# Two consecutive numbers are relatively prime

• June 20th 2010, 12:19 PM
dwsmith
Two consecutive numbers are relatively prime
Two consecutive numbers are relatively prime.

$(n, n+1)=1\rightarrow \alpha n+\beta (n+1)=1$

I am not sure what to do next to prove this.
• June 20th 2010, 12:20 PM
chiph588@
Quote:

Originally Posted by dwsmith
Two consecutive numbers are relatively prime.

$(n, n+1)=1\rightarrow \alpha n+\beta (n+1)=1$

I am not sure what to do next to prove this.

$\alpha=-1,\; \beta=1$
• June 20th 2010, 12:23 PM
dwsmith
I see how that will justify the equality but is that ok to do for the proof and then just call it day and it is done?
• June 20th 2010, 02:05 PM
chiph588@
Quote:

Originally Posted by dwsmith
I see how that will justify the equality but is that ok to do for the proof and then just call it day and it is done?

Let $g=(n,n+1)$

$g\mid n$ and $g\mid n+1 \implies g\mid (n+1)-n = 1 \implies g=\pm1$. But since $g>0$, we get $g=1$.
• June 20th 2010, 03:35 PM
melese
Quote:

Originally Posted by dwsmith
I see how that will justify the equality but is that ok to do for the proof and then just call it day and it is done?

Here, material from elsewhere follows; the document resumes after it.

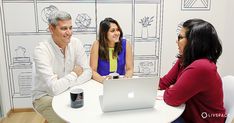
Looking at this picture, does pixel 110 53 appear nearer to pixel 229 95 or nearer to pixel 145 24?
pixel 145 24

The answer is yes. In general: Let $a$ and $b$ be integers. There exists two integers $x$ and $y$ such that $ax+by=1$ if and only if $(a,b)=1$. In your case, $a=n$, $x=-1$ and $b=n
+1$
, $y=1$.

However, the reply you got from "chiph588" using the greatest common divisor ( $g=(n,n+1)$) seems to me more elegant.
• June 20th 2010, 03:50 PM
chiph588@
Quote:

Originally Posted by melese
The answer is yes. In general: Let $a$ and $b$ be integers. There exists two integers $x$ and $y$ such that $ax+by=1$ if and only if $(a,b)=1$. In your case, $a=n$, $x=-1$ and $b=n
+1$
, $y=1$.

This is a special case of Bézout's identity.